Er will eine Geschichte hören. So wie immer. Jeden Abend muss ich ihm eine Geschichte erzählen.

„Nein", sage ich und klappe das Buch zu.

„Bitte", bettelt er. Das Betteln eines Fünfjährigen. Das Betteln meines Bruders.

„Ich weiß keine Geschichte", lüge ich. Ich weiß immer eine Geschichte...

„Du weißt immer eine Geschichte." Wieso kennt er mich so gut?

„Ben, du nervst." Ich sehe den Regentropfen zu. Wie sie in kleinen Rinnsalen die Scheibe runterfließen.

„Ich will eine Geschichte." Empört verschränkt er die Arme vor der Brust und zieht einen Schmollmund.

„Kira, erzähl ihm eine Geschichte!" Wieder die Stimme meiner Mutter vom Beifahrersitz. Die Regentropfen prasseln gleichmäßig aufs Dach.

„Ich weiß keine", wiederhole ich.

Eine Minute Stille.

„Wann sind wir da?"

„In fünfundfünfzig Minuten", antwortet die Stimme vom Fahrersitz. Ich mag die Stimme meines Vaters lieber. Sie ist ruhiger und gutmütiger.

„Oma kann ihm eine Geschichte erzählen, wenn wir da sind." Ich sehe zu Ben. Er zieht immer noch seinen Schmollmund. Draußen sieht man eigentlich nur noch grau. Der Regen ist dicht. Die Straße ist nass. Der Verkehr auf der Autobahn hält sich in Grenzen.

„Ich will eine Geschichte!" Er kreischt mit einer hohen kindlichen Stimme.

„Ich weiß aber keine", wiederhole ich mich zum dritten Mal. Wenn ich aus dem Fenster sehe, kann ich schon gar nichts mehr sehen. Auf der Straße steht schon das Wasser.

„Ich will eine Geschichte!" Seine Stimme übertönt sogar schon das Trommeln des Regens.
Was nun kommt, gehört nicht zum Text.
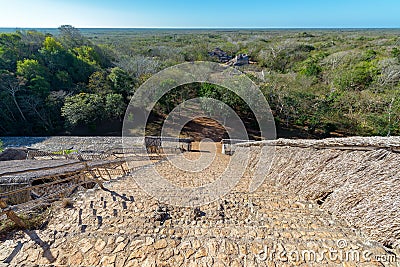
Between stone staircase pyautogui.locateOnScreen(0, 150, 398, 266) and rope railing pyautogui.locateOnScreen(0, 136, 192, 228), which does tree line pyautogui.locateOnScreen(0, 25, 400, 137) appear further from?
stone staircase pyautogui.locateOnScreen(0, 150, 398, 266)

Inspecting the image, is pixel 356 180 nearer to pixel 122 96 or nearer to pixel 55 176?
pixel 55 176

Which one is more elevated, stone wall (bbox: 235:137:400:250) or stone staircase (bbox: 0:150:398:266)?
stone wall (bbox: 235:137:400:250)

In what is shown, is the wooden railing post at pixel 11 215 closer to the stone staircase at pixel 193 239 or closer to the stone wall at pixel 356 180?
the stone staircase at pixel 193 239

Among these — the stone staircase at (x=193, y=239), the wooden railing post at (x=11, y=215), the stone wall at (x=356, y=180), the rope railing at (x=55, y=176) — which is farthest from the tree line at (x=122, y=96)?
the wooden railing post at (x=11, y=215)

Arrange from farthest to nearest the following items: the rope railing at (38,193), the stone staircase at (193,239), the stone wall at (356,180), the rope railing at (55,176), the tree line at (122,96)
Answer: the tree line at (122,96) → the rope railing at (55,176) → the rope railing at (38,193) → the stone wall at (356,180) → the stone staircase at (193,239)

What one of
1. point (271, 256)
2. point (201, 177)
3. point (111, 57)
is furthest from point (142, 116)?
point (111, 57)

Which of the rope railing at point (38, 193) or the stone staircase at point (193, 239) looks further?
the rope railing at point (38, 193)

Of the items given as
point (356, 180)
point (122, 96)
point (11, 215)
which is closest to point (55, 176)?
point (11, 215)

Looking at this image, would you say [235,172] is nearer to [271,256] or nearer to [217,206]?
[217,206]

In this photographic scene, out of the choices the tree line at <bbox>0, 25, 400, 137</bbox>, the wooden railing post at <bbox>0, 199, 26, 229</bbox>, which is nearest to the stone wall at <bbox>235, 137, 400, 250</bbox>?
the wooden railing post at <bbox>0, 199, 26, 229</bbox>
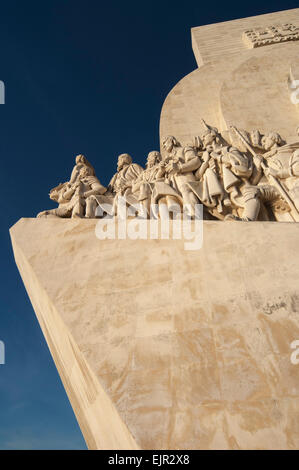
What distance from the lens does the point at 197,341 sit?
2805 millimetres

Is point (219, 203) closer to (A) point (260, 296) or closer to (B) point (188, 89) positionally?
(A) point (260, 296)

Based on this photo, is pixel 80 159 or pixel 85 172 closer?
pixel 85 172

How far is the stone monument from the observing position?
93.9 inches

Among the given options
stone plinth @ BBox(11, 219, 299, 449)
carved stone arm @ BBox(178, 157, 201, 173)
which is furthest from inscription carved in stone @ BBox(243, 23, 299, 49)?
stone plinth @ BBox(11, 219, 299, 449)

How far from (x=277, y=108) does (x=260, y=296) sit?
18.6 ft

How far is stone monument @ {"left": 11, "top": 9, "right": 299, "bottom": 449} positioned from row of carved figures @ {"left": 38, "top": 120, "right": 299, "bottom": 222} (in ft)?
0.08

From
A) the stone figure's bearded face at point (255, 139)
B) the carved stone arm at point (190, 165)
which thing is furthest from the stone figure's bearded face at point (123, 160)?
the stone figure's bearded face at point (255, 139)

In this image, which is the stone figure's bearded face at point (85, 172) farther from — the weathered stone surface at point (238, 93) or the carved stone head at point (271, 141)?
the carved stone head at point (271, 141)

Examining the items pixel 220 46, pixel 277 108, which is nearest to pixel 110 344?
pixel 277 108

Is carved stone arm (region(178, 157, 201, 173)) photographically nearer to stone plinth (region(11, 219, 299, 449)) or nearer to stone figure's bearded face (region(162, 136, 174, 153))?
stone figure's bearded face (region(162, 136, 174, 153))

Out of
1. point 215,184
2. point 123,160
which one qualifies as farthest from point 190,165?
point 123,160

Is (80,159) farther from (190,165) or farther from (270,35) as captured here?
(270,35)

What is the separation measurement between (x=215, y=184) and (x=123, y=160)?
265 centimetres

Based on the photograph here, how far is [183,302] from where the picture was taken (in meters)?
3.12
Rote Rücklichter eines LKWs tauchen vor uns auf.

„Ich weiß aber keine", sage ich während ich bemerke, dass wir zu schnell fahren. Mein Vater müsste jetzt eigentlich bremsen...
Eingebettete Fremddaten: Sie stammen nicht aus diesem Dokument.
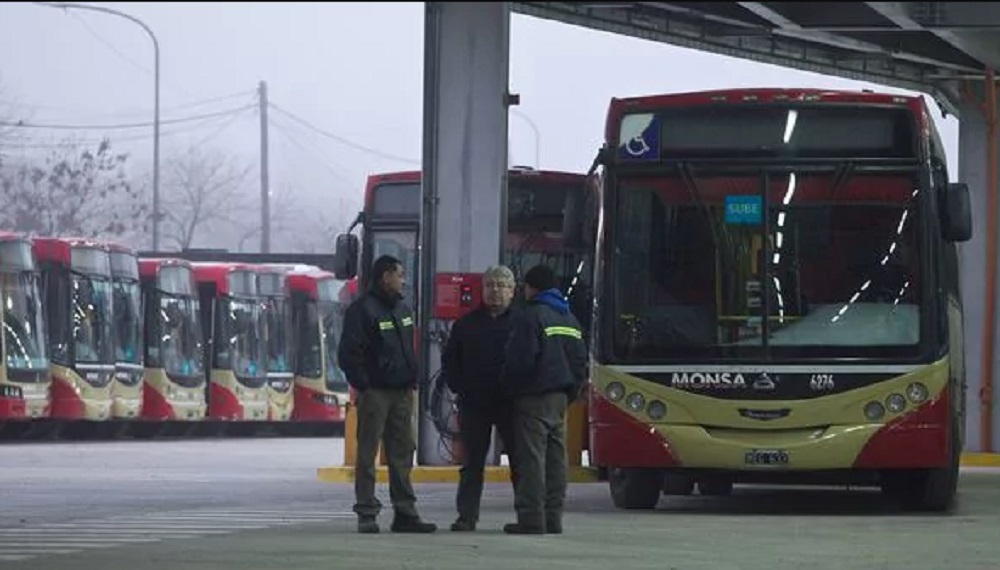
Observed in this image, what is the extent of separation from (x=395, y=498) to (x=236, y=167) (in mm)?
53501

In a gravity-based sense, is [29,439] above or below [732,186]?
below

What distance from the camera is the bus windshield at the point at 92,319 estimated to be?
141ft

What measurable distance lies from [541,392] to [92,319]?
2763cm

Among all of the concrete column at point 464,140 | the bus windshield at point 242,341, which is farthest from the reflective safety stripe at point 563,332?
the bus windshield at point 242,341

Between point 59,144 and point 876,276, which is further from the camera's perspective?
point 59,144

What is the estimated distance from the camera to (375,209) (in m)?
29.5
„Ich will eine Geschichte!" Seine Stimme ist dröhnend laut.

„Die Bremsen funktionieren nicht", höre ich ganz leise die Stimme vom Fahrersitz.

Die Bremsen funktionieren nicht...

Die roten Rücklichter sind ganz dicht vor unserem Auto. Sie strahlen ganz hell.

„Ich will eine Geschichte!" Ist das letzte, was ich höre.

Dann kommt der Aufprall. Unser Auto prallt gegen den LKW.


Ich weiß keine Geschichte, denke ich.